More than 15 other defendants, including four whose indictments were unsealed Friday, were charged with falsely claiming U.S. citizenship to register to vote, according to a list of those charged and their nationalities.

The two charged with unlawful voting also are accused of false claims of citizenship.

Several people also have been charged with naturalization fraud and the misuse of immigration visas and other documents.

Those charged are listed as being from Mexico and several central American countries, as well as from France, Yemen, Iraq and Nigeria and other countries. Each defendant was charged individually, and there are no conspiracy charges, according to the news release.

In August 2018, the U.S. attorney in Raleigh announced charges against 19 non-U.S. citizens, accusing them of illegally voting in the 2016 election. Prosecutors at the time said the investigation into voting fraud was ongoing.

Soon after, it became public that then-U.S. Attorney Bobby Higdon employed subpoenas issued on behalf of Immigration and Customs Enforcement in order to try to obtain voting records from the North Carolina elections board and more than 40 county boards.

● SOURCE DATA
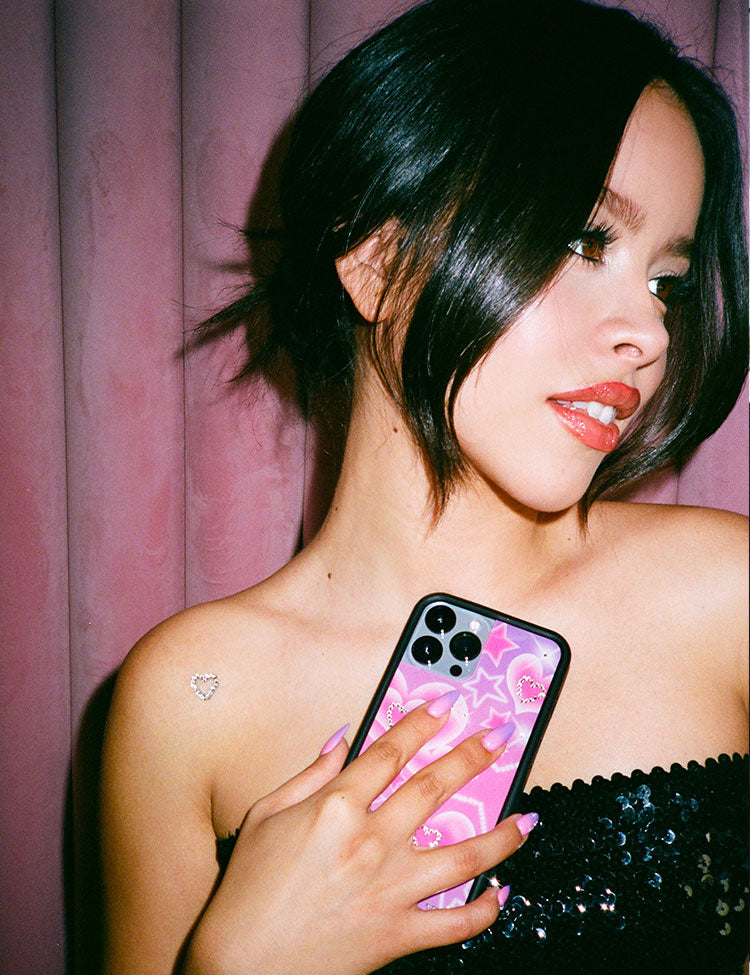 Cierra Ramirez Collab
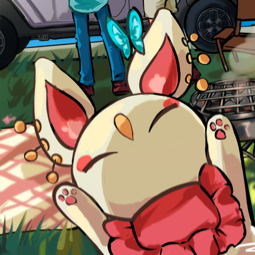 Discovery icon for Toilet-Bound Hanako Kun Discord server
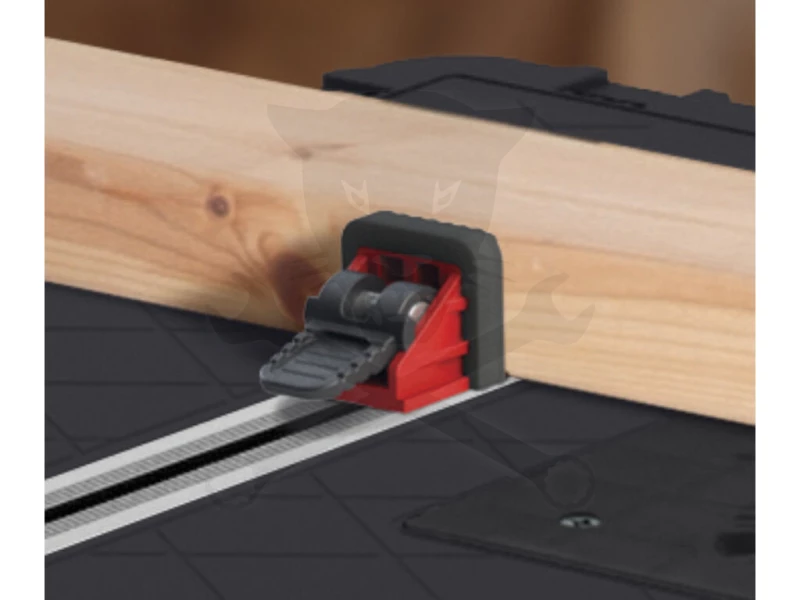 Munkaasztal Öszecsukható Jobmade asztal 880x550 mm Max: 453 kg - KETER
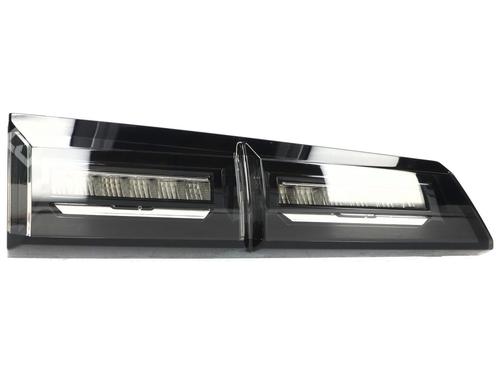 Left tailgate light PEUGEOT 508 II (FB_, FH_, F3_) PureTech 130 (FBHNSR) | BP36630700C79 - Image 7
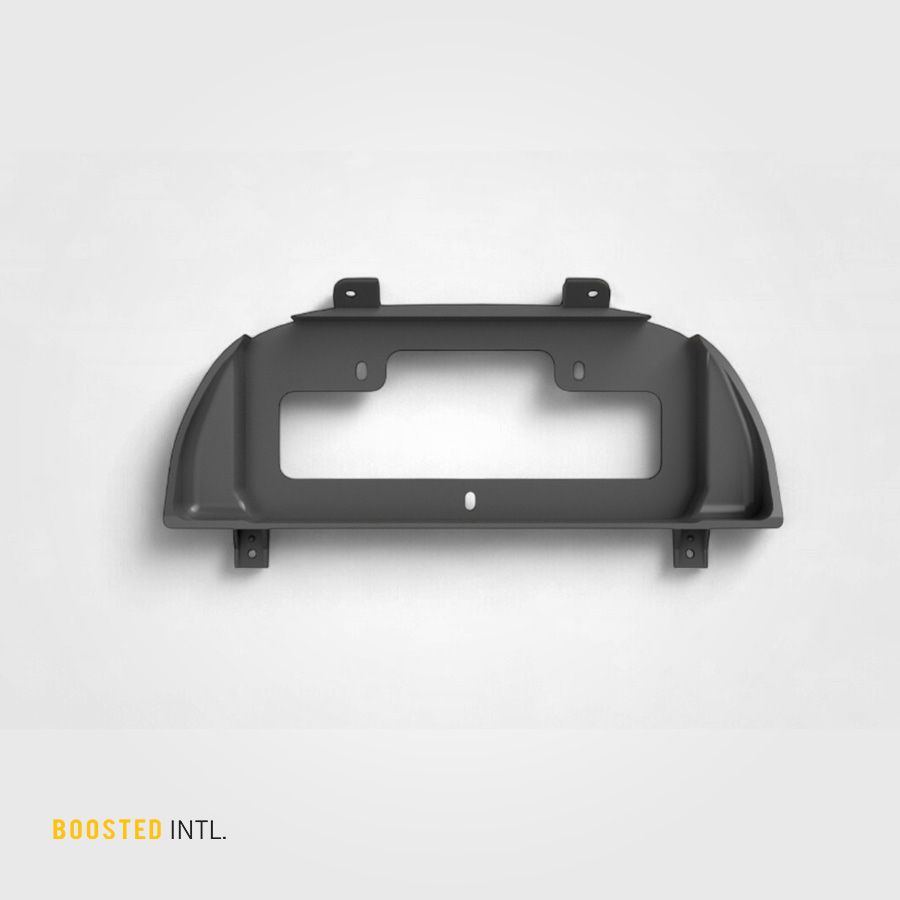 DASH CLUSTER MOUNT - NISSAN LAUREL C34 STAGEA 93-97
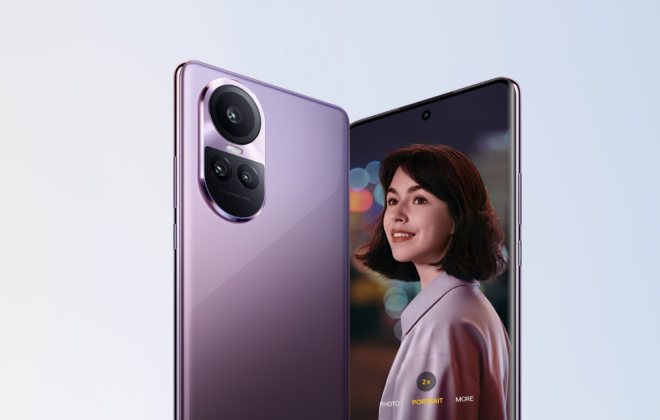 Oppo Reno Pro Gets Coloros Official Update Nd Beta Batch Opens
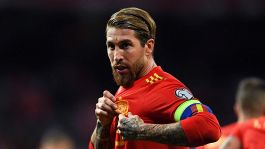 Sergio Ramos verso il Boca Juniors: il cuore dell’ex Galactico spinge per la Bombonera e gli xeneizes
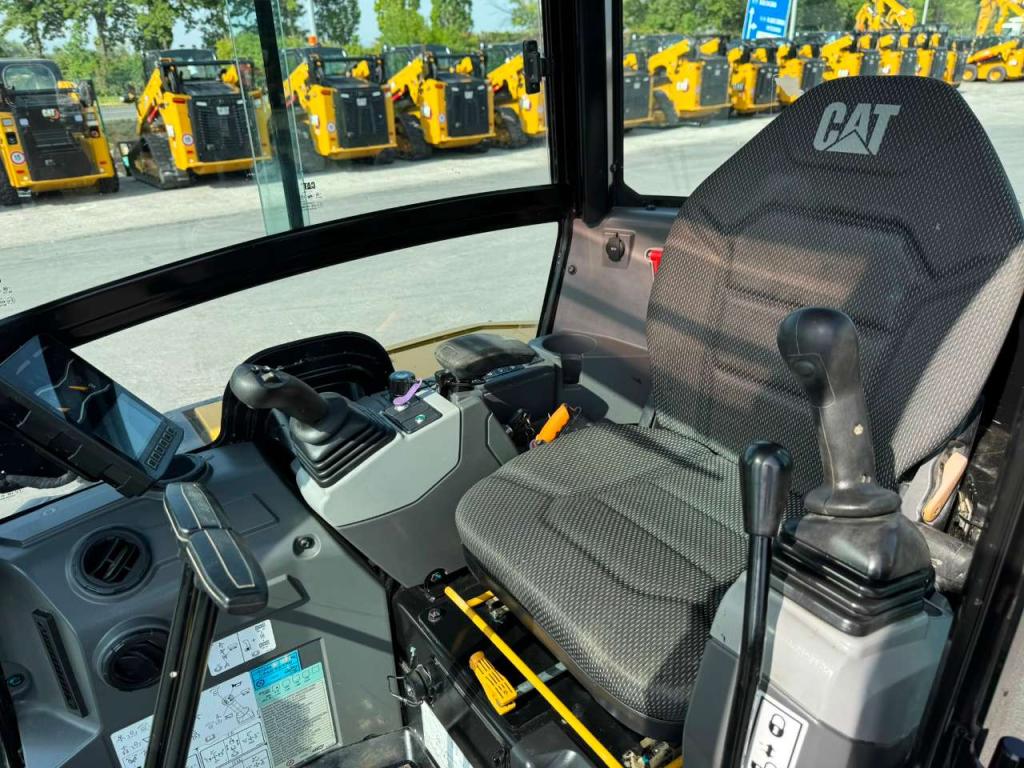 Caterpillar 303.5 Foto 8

● TASK ITEM
Reproduce word for word the portion of the passage about the voting-fraud charges that begins with the words "In August 2018, the" and ends with "fraud was ongoing.". The items that come after the passage about the voting-fraud charges are separate material.

● ANSWER SECTION
In August 2018, the U.S. attorney in Raleigh announced charges against 19 non-U.S. citizens, accusing them of illegally voting in the 2016 election. Prosecutors at the time said the investigation into voting fraud was ongoing.